North Korea is releasing emergency military rice reserves as its food shortage worsens, South Korea’s spy agency said Tuesday, with a heat wave and drought reducing the country’s supply. North Korea’s reported food problems come as its moribund economy continues to be battered by the protracted COVID-19 pandemic. While mass starvation and social chaos have not been reported, observers expect a further deterioration of North Korea’s food situation until the autumn harvest. Seoul’s National Intelligence Service told a closed-door parliamentary committee meeting that North Korea is supplying rice reserved for wartime use to citizens with little food, other laborers, and rural state agencies, according to Ha Tae-keung, one of the lawmakers who attended the session. More:

  • The AP reports Ha cited the NIS as saying an ongoing heat wave and drought have wiped out rice, corn, and other crops and killed livestock in North Korea, whose leadership views fighting the drought as "a matter of national existence." Another lawmaker, Kim Byung-kee, quoted the NIS as saying that North Korea normally needs about 5.5 million tons of food to feed its 26 million people but is currently short 1 million tons. Ha said North Korea is trying to control the price of grains to which its public is most sensitive.
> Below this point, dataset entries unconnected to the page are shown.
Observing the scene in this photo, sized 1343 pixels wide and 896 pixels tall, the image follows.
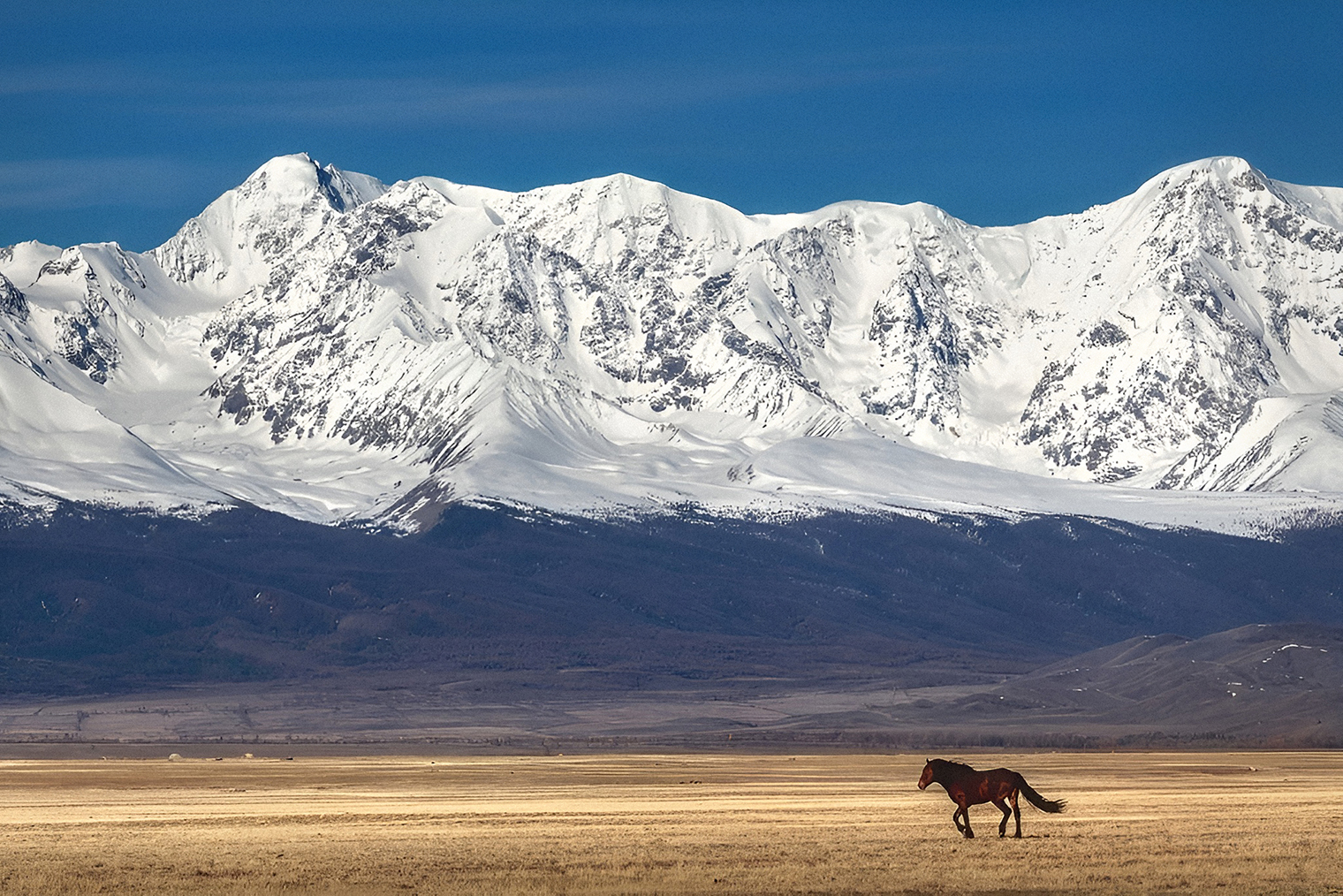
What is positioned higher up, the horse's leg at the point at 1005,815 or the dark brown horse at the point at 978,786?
the dark brown horse at the point at 978,786

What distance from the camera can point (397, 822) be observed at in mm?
93438

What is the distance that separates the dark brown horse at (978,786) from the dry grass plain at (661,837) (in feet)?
4.37

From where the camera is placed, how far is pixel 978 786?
78.9 metres

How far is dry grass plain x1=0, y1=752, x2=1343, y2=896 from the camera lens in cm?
6844

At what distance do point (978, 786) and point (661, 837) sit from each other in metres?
12.2

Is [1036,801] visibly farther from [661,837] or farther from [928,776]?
[661,837]

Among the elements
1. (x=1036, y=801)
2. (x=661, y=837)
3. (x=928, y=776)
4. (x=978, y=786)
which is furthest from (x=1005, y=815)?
(x=661, y=837)

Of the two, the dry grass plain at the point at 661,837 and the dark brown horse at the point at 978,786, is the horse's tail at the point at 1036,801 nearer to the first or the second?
the dark brown horse at the point at 978,786

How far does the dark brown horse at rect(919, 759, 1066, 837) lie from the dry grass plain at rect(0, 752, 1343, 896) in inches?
52.4

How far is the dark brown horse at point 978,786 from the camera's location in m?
78.6

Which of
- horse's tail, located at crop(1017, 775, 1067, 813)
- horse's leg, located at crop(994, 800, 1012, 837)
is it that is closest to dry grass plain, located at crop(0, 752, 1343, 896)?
horse's leg, located at crop(994, 800, 1012, 837)

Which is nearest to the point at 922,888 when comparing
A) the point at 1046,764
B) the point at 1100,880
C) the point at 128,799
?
the point at 1100,880

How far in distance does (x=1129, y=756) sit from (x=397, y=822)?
10292cm

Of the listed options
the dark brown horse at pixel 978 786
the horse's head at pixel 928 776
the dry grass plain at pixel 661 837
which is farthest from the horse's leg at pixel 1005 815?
the horse's head at pixel 928 776
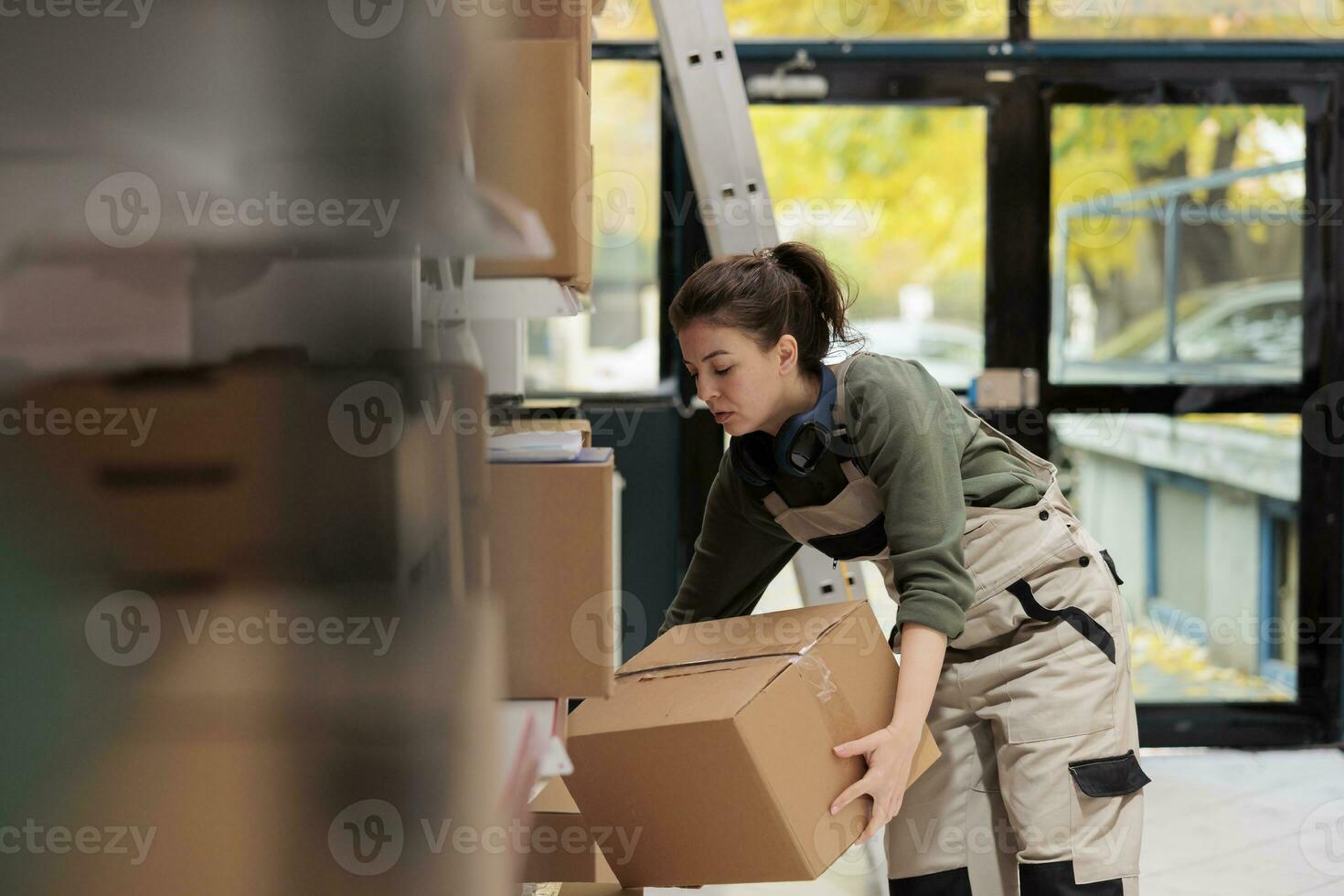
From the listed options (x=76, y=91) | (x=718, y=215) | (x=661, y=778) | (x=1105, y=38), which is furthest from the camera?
(x=1105, y=38)

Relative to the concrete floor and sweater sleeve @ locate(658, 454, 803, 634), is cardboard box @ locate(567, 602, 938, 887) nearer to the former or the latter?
sweater sleeve @ locate(658, 454, 803, 634)

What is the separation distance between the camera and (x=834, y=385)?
4.90 ft

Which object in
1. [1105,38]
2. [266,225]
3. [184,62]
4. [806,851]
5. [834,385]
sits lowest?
[806,851]

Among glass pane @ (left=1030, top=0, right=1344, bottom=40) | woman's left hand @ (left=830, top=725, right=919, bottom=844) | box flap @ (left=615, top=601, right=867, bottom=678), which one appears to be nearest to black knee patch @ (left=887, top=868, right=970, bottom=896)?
woman's left hand @ (left=830, top=725, right=919, bottom=844)

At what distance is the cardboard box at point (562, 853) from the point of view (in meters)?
1.39

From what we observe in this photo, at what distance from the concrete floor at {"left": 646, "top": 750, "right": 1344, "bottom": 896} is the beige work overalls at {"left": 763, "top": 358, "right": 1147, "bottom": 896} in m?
0.94

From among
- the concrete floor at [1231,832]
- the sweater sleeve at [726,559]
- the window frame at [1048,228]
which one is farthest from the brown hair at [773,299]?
the window frame at [1048,228]

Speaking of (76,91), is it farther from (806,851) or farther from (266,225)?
(806,851)

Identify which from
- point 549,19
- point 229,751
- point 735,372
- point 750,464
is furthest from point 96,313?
point 750,464

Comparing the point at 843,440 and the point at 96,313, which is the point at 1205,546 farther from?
the point at 96,313

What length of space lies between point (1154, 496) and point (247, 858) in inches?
117

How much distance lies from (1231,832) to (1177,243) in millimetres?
1489

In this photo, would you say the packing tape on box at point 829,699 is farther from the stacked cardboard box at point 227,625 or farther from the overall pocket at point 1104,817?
the stacked cardboard box at point 227,625

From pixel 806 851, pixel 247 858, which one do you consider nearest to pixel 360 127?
pixel 247 858
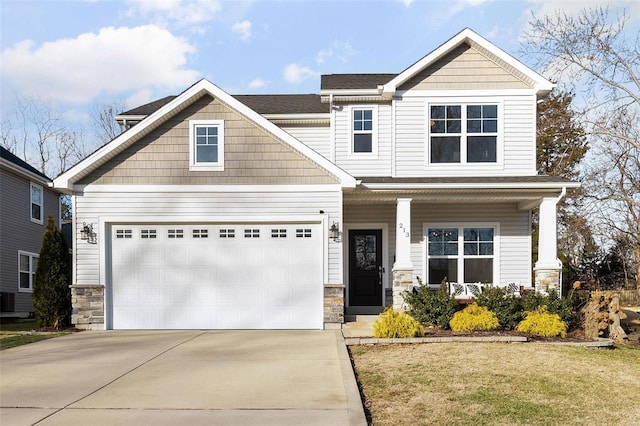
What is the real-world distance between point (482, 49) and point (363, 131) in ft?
11.9

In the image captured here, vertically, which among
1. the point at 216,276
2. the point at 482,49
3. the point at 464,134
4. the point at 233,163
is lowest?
the point at 216,276

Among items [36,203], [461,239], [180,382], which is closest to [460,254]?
[461,239]

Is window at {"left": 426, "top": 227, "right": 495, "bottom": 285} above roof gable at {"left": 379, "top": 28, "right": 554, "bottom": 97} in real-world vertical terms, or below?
below

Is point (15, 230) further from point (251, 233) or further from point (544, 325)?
point (544, 325)

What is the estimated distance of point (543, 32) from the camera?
1722 cm

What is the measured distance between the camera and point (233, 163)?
12289mm

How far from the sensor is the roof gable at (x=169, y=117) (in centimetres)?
1196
  • North Korea had similar food shortages in past years before the pandemic, according to expert Kwon Tae-jin, but its needs were met by the smuggling of rice and other grains via its porous border with China. But North Korea’s ongoing pandemic-caused border closure makes it extremely difficult for such smuggling to happen, worsening this year’s food shortage, Kwon said.
  • According to the NIS, North Korea wants the United States to relax some of the newer UN sanctions imposed over its high-profile weapons tests as a precondition for returning to talks on its nuclear program. They are bans on exporting mineral resources and importing refined oil and high-end liquors and suits. Kim Jong Un, in particular, needs those liquors and suits to distribute to elites in North Korea, Ha cited the NIS as saying.